Implementations SHOULD provide tooling to compare two snapshots and report:
- Compatible changes — changes where a decode plan can be built in both directions (e.g., adding an optional field)
- One-way compatible changes — changes where old can read new but not vice versa (e.g., adding a required field with a default)
- Breaking changes — changes where no decode plan can be built (e.g., removing a required field, changing a field's type incompatibly)
Schema compatibility checks SHOULD be integrated into CI pipelines. Breaking changes should fail the build unless explicitly acknowledged.
A breaking change is one where a decode plan cannot be built between the old and new versions. Whether a breaking change is acceptable depends on the project's deployment model (rolling updates vs. coordinated releases). The tooling reports facts; policy is up to the project.
Interaction with other spec areas
Schema exchange is designed to be transparent to the rest of the protocol.
Channels are unaffected by schema exchange beyond their element types.

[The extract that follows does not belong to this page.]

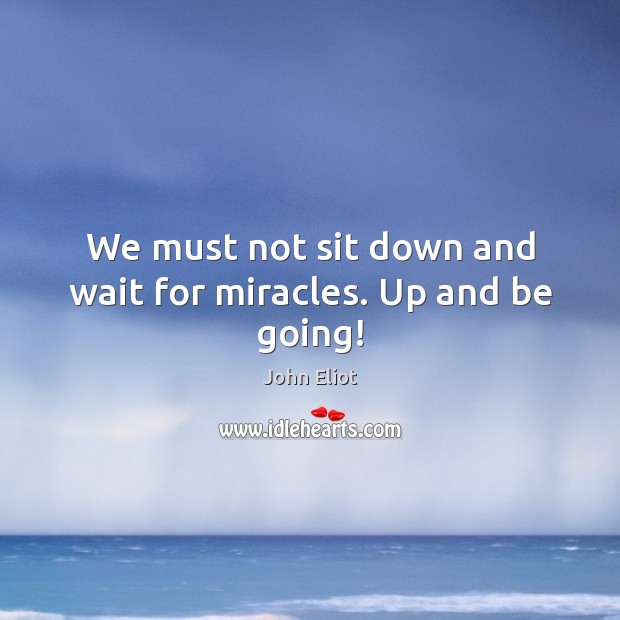 We must not sit down and wait for miracles. Up and be going! John Eliot Picture Quote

Channel semantics (creation, flow control, close, reset) are unchanged.
Channel element writer roots are exchanged according to
r[schema.exchange.channels.rx-args] and
r[schema.exchange.channels.tx-args], and decode plans apply to channel items
the same way they apply to request/response payloads. The writer root for a
channel item is the channel element auxiliary root recorded when the channel
handle was bound, not the receiver's local element root.
Metadata is unaffected by schema exchange. Metadata is a self-describing
phon Value map (see r[rpc.metadata]); its entries are not nominally
typed and do not participate in schema exchange.